A health benefit plan must include "pediatric vision services" in its essential health benefits package. The designated base-benchmark plan for pediatric vision benefits consists of the benefits and services covered by health care service contractor Regence BlueShield as the Regence Direct Gold small group plan policy form, policy form number WW0114CCONMSD, and certificate form number WW0114BPPO1SD, offered during the first quarter of 2014 (SERFF filing number RGWA-128968362).
(1) A health benefit plan must cover pediatric vision services as an embedded set of services.
(2) For the purpose of determining a plan's actuarial value, an issuer must classify as pediatric vision services the following vision services delivered to enrollees until at least the end of the month in which enrollees turn age nineteen:
(a) Routine vision screening;
(b) A comprehensive eye exam for children, including dilation as professionally indicated and with refraction every calendar year;
(c) One pair of prescription lenses or contacts every calendar year, including polycarbonate lenses and scratch resistant coating. Lenses may include single vision, conventional lined bifocal or conventional lined trifocal, or lenticular lenses;
(d) One pair of frames every calendar year. An issuer may establish networks or tiers of frames within their plan design as long as there is a base set of frames to choose from available without cost-sharing;
(e) Contact lenses covered once every calendar year in lieu of the lenses and frame benefits. Issuers must apply this limitation based on the manner in which the lenses must be dispensed. If disposable lenses are prescribed, a sufficient number and amount for one calendar year's equivalent must be covered. The benefit includes the evaluation, fitting and follow-up care relating to contact lenses. If determined to be medically necessary, contact lenses must be covered in lieu of eyeglasses at a minimum for the treatment of the following conditions: Keratoconus, pathological myopia, aphakia, anisometropia, aniseikonia, aniridia, corneal disorders, post-traumatic disorders, and irregular astigmatism;
(f) Low vision optical devices including low vision services, training and instruction to maximize remaining usable vision as follows:
(i) One comprehensive low vision evaluation every five years;
(ii) High power spectacles, magnifiers and telescopes as medically necessary, with reasonable limitations permitted; and
(iii) Follow-up care of four visits in any five-year period, with prior approval.

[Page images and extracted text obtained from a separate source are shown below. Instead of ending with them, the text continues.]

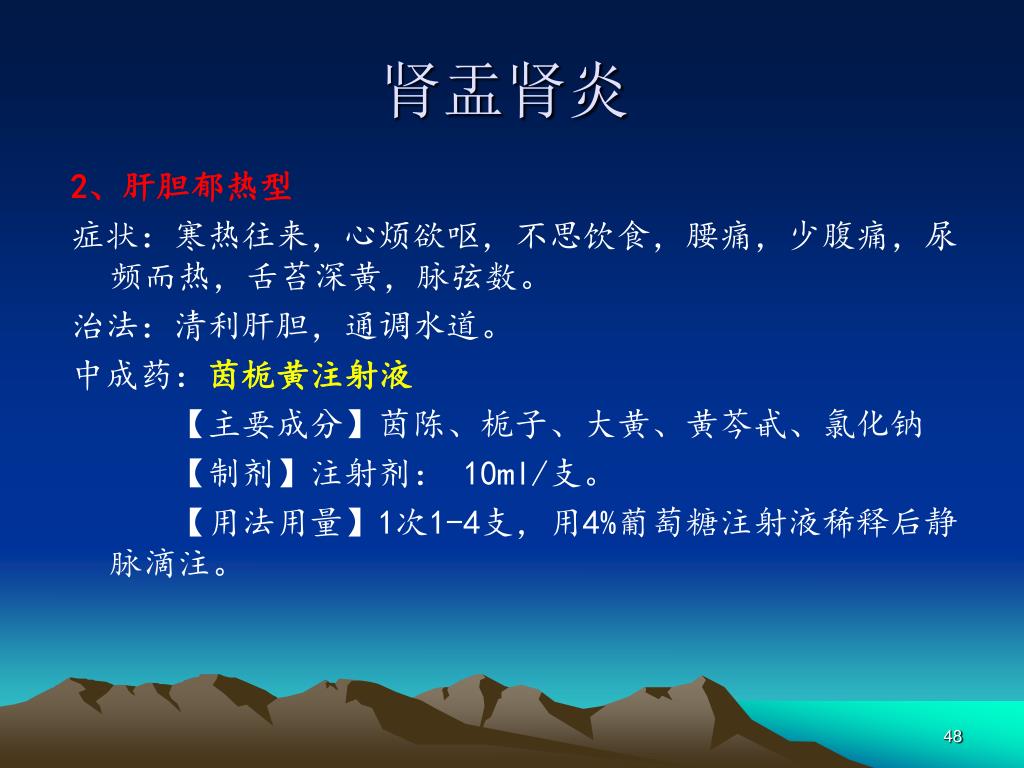 肾盂肾炎

2、肝胆郁热型

症状：寒热往来，心烦欲呕，不思饮食，腰痛，少腹痛，尿频而热，舌苔深黄，脉弦数。

治法：清利肝胆，通调水道。

中成药：茵栀黄注射液

【主要成分】茵陈、栀子、大黄、黄芩甙、氯化钠

【制剂】注射剂： 10ml/支。

【用法用量】1次1-4支，用4%葡萄糖注射液稀释后静脉滴注。

48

(3) The base-benchmark plan specifically excludes the following benefits. If an issuer includes the following benefits in a health plan, the issuer may not include these benefits in establishing the plan's actuarial value for the pediatric vision services category:
(a) Visual therapy, which is otherwise covered under the medical/surgical benefits of the plan; and
(b) Ordering two pairs of glasses in lieu of bifocals.

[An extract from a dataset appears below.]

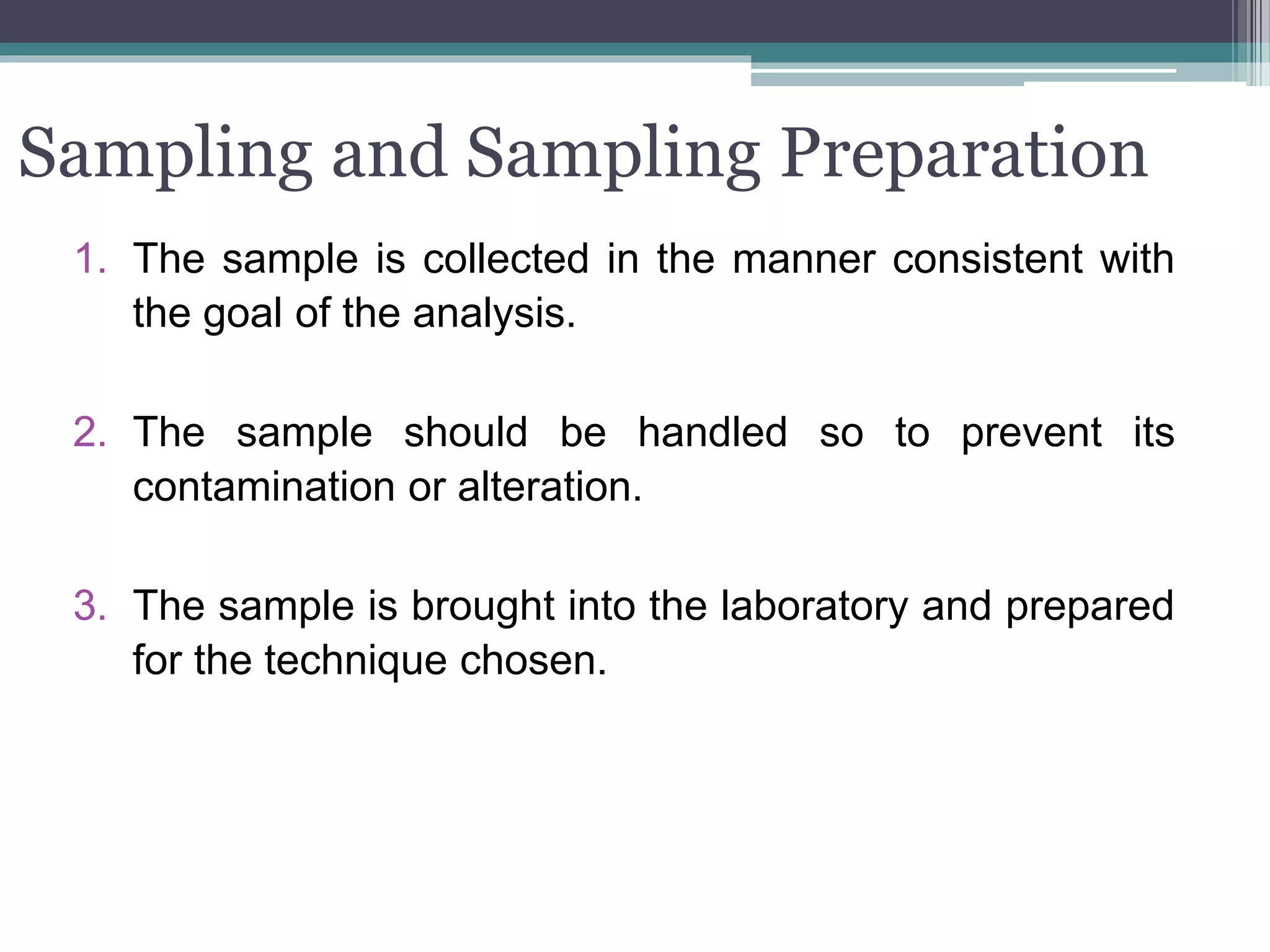 Sampling and Sampling Preparation

1. The sample is collected in the manner consistent with the goal of the analysis.

2. The sample should be handled so to prevent its contamination or alteration.

3. The sample is brought into the laboratory and prepared for the technique chosen.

(4) Issuers must know and apply relevant guidance, clarifications and expectations issued by federal governmental agencies regarding essential health benefits. Such clarifications may include, but are not limited to, Affordable Care Act implementation and frequently asked questions jointly issued by the U.S. Department of Health and Human Services, the U.S. Department of Labor and the U.S. Department of the Treasury.
(5) This section applies to health plans that have an effective date of January 1, 2017, or later.
[WSR 16-01-081, recodified as § 284-43-5782, filed 12/14/15, effective 12/14/15. Statutory Authority: RCW 48.21.241, 48.21.320, 48.44.460, 48.44.341, 48.46.291, 48.46.530, and 48.43.715. WSR 15-20-042 (Matter No. R 2015-02), § 284-43-8801, filed 9/29/15, effective 9/29/15.]